What is required -
Print the data exactly as written, but leave out each picture.
__________
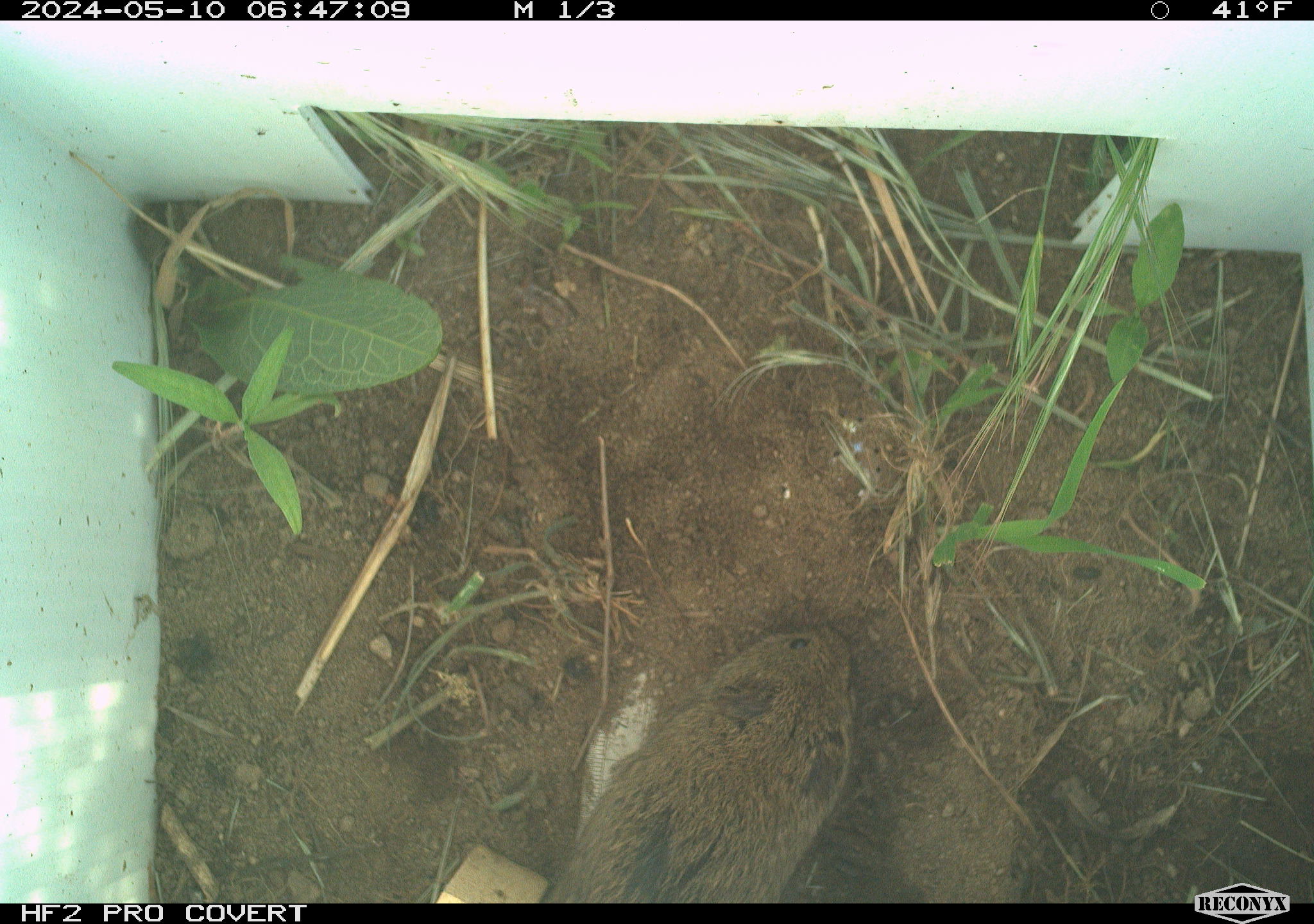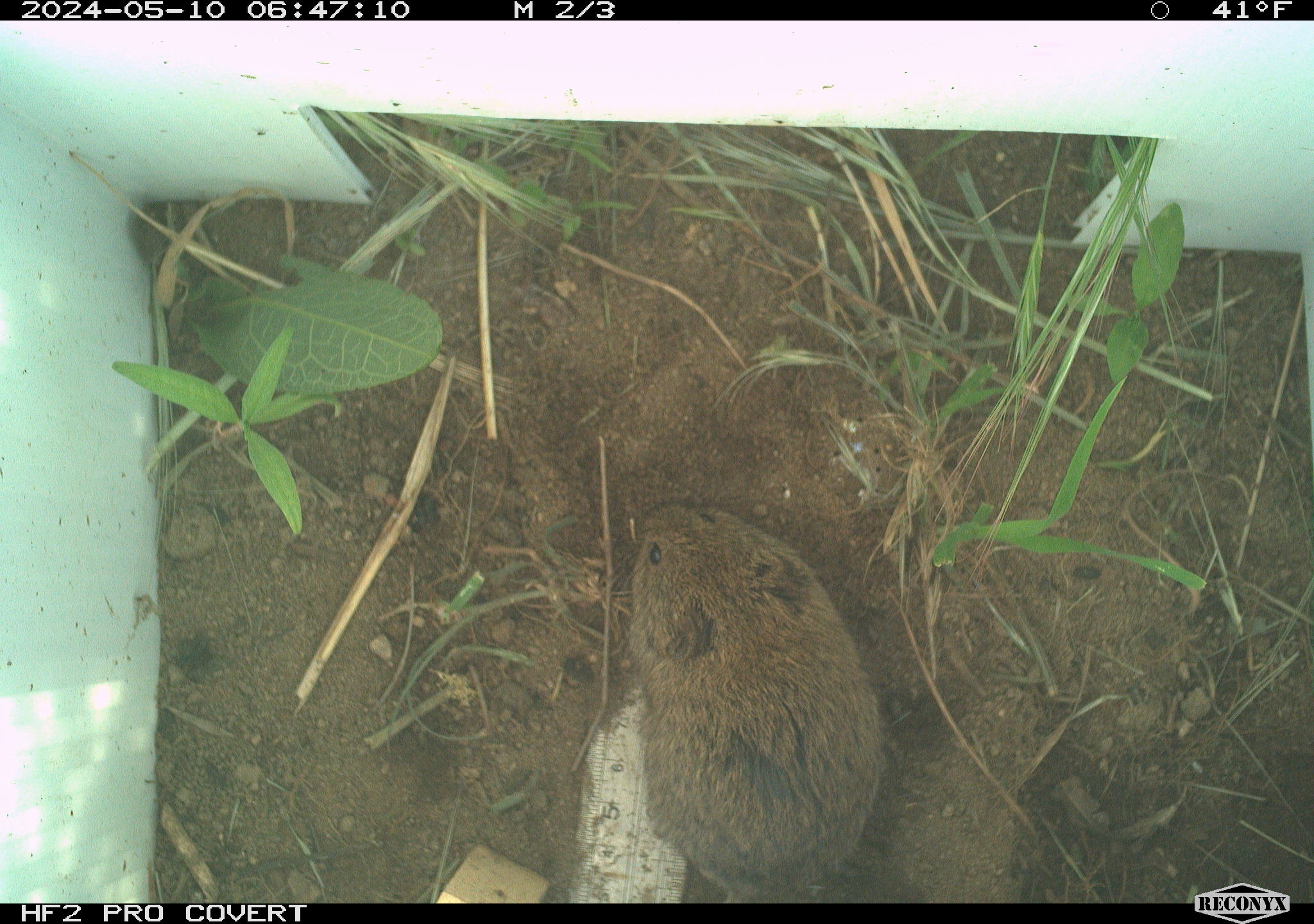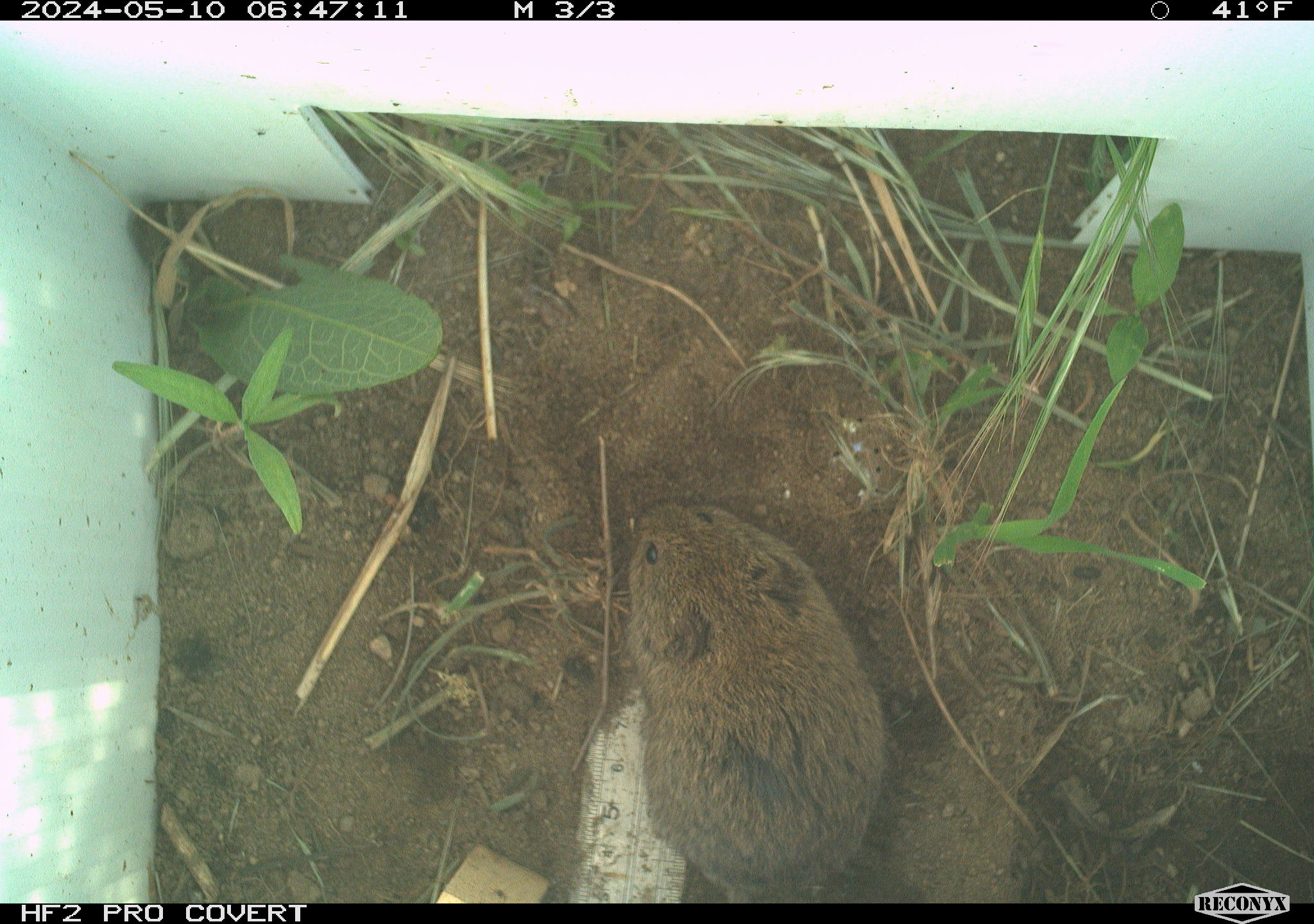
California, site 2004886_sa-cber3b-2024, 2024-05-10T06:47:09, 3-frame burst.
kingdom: Animalia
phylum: Chordata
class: Mammalia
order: Rodentia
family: Cricetidae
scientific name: Arvicolinae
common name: voles, lemmings, and muskrats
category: arvicolinae subfamily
__________
Result of this exercise -
California, site 2004886_sa-cber3b-2024, 2024-05-10T06:47:09, 3-frame burst.
kingdom: Animalia
phylum: Chordata
class: Mammalia
order: Rodentia
family: Cricetidae
scientific name: Arvicolinae
common name: voles, lemmings, and muskrats
category: arvicolinae subfamily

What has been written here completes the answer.